E in materia di finanza e crescita?
«E’ necessario rafforzare le garanzie pubbliche, che hanno ben funzionato durante l’emergenza Covid, assicurando continuità e tempi più lunghi di rientro , e garantendo un accesso al credito da parte delle Pmi più ampio e con costi minori. Bisogna poi consolidare la struttura finanziaria delle PMI sostenendone la crescita dimensionale, avvicinando le aziende più piccole ai canali alternativi e agli investitori di mercato e favorendo lo sviluppo di investitori specializzati in Pmi. Nelle filiere le Pmi devono essere partner sempre più strette delle aziende capo-filiera, in maniera da rendere il loro accesso alle risorse sempre più rapido e vantaggioso, e con quelle condizioni solitamente riservate alle grandi imprese».
Lei ha parlato anche di nuove imprese tra digitale e fisico. Cosa intende, in particolare?
«Nonostante l’ampio utilizzo degli incentivi di Industria 4.0 e l’accelerazione imposta dalla pandemia, rimane infatti ancora ampiamente maggioritaria la quota di piccole imprese con bassi livelli di digitalizzazione. In particolare, proprio l’emergenza Covid-19 ha contribuito ad allargare ulteriormente il divario digitale tra le imprese italiane, favorendo quelle che avevano già compiuto azioni su questo fronte.
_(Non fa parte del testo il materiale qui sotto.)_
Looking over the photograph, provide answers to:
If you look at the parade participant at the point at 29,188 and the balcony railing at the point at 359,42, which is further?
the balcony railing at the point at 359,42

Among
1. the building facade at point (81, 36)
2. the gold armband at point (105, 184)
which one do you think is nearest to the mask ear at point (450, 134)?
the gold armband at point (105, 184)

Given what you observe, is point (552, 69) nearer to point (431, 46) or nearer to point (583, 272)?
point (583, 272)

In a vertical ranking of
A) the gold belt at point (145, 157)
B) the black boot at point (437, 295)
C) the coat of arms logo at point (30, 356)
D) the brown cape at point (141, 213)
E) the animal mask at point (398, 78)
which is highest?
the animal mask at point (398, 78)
In questo contesto bisogna rendere strutturale il pacchetto di incentivi di Industria 4.0 in modo da poter programmare gli investimenti in un arco temporale più lungo».
C’è un tema chiave in particolare, però, sul quale il Sannio può recitare un ruolo da protagonista: la sostenibilità e la transizione green. A suo avviso quali sono le priorità in questo campo?
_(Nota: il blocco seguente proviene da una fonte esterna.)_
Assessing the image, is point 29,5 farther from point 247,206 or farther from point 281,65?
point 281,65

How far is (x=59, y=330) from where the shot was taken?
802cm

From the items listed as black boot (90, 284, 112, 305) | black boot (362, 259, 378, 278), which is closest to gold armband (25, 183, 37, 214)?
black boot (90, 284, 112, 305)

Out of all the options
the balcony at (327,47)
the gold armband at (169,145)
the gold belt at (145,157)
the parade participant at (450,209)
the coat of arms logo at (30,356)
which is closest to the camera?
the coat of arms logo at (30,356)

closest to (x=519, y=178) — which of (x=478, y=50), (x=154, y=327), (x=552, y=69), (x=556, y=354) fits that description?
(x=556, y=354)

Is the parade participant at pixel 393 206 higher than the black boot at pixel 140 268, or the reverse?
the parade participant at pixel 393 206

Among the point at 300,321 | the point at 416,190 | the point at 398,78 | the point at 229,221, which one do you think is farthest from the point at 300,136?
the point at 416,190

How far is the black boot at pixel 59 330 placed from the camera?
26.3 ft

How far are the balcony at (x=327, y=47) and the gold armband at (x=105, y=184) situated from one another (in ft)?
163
«Il piano RepowerEU prevede un incremento generale di energie rinnovabili e un sistema di accelerazione delle procedure di rilascio delle autorizzazioni riconoscendo le rinnovabili come interesse pubblico. In questo quadro l’area interna Irpinia-Sannio può candidarsi ad ospitare investimenti di questo tipo , che siano però rispettosi dell’ambiente e che abbiamo una reale ricaduta economica ed occupazionale per il territorio. E’ inoltre opportuno agevolare l’installazione di impianti di energia da fonti rinnovabili con iter autorizzativi semplificati , con linee di credito agevolate e incentivi a quelle comunità che favoriscono le Pmi, facilitando il ricorso alle certificazioni di qualità legate a sostenibilità e transizione energetica».